The solicitors can sort the rest of it out for us – don’t worry, I hardly expect you to grasp all the finer points of property law. ’
I don’t think she intends this to be mean, but there’s an implied dismissal in it that I don’t appreciate hearing. ‘I’m sure not,’ I reply, a little waspish, and turn away from her. ‘Anyway, I’m getting cold. I’m going back in.’
‘Oh, don’t be like that, Vee.’ She comes creeping up behind me, pressing up to my spine and placing her lips gently against my shoulder.
‘I didn’t mean it in that way.’ Winds her arms around me and squeezes.
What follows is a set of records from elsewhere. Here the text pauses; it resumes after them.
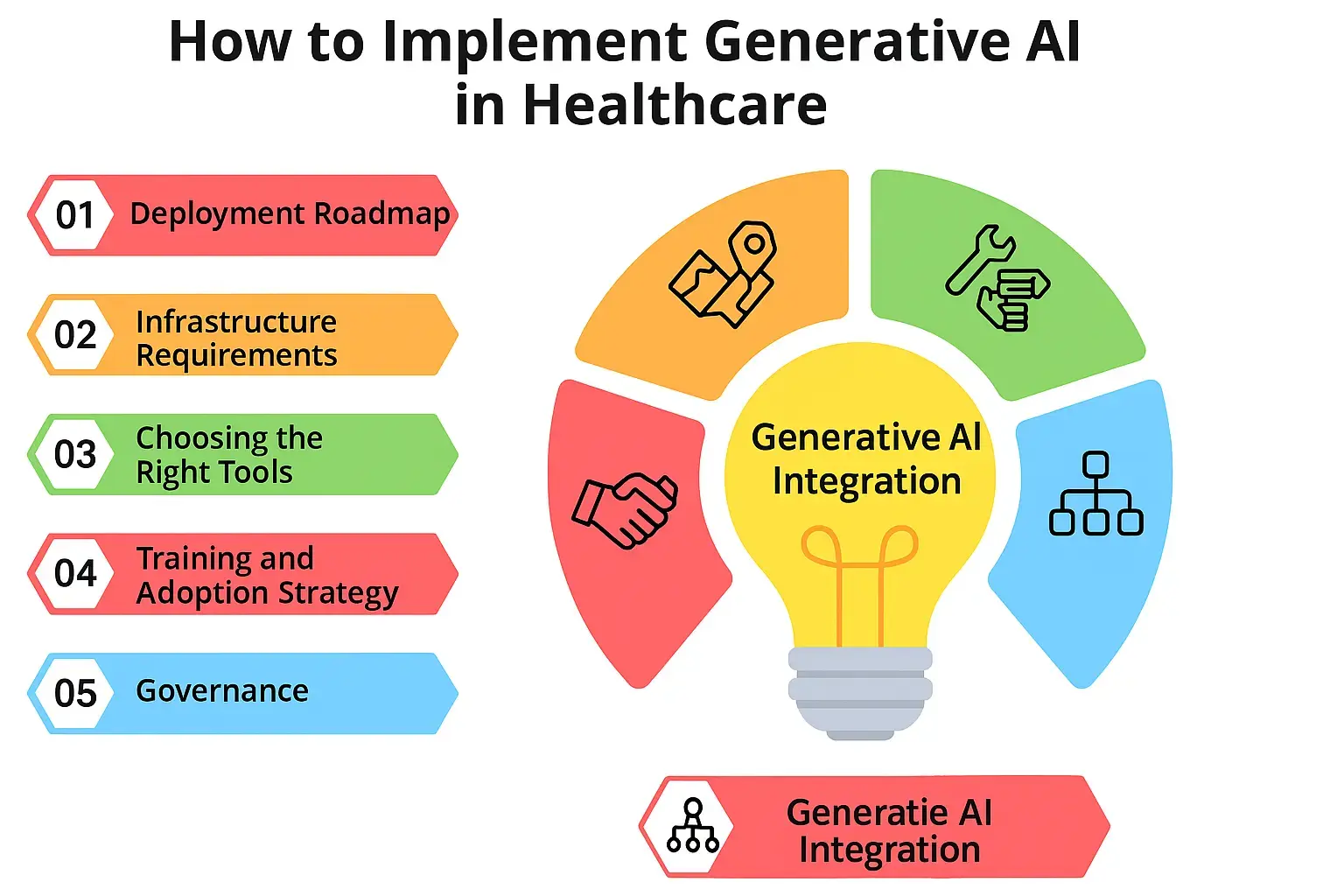 How to Implement Generative AI in Healthcare

01 Deployment Roadmap

02 Infrastructure Requirements

03 Choosing the Right Tools

04 Training and Adoption Strategy

05 Governance

Generative AI Integration

Generatie AI Integration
Her breath tickles the nape of my neck, sending a thrill right through me.
‘Would you just think about it, at least. As a favour to me?’
My body melts by reflex in her embrace and I’m helpless against her. ‘All right, I’ll think about it.’ The plan has no hope of working, but if it brings Arabella a sense of security in the meantime, why not let her believe it might?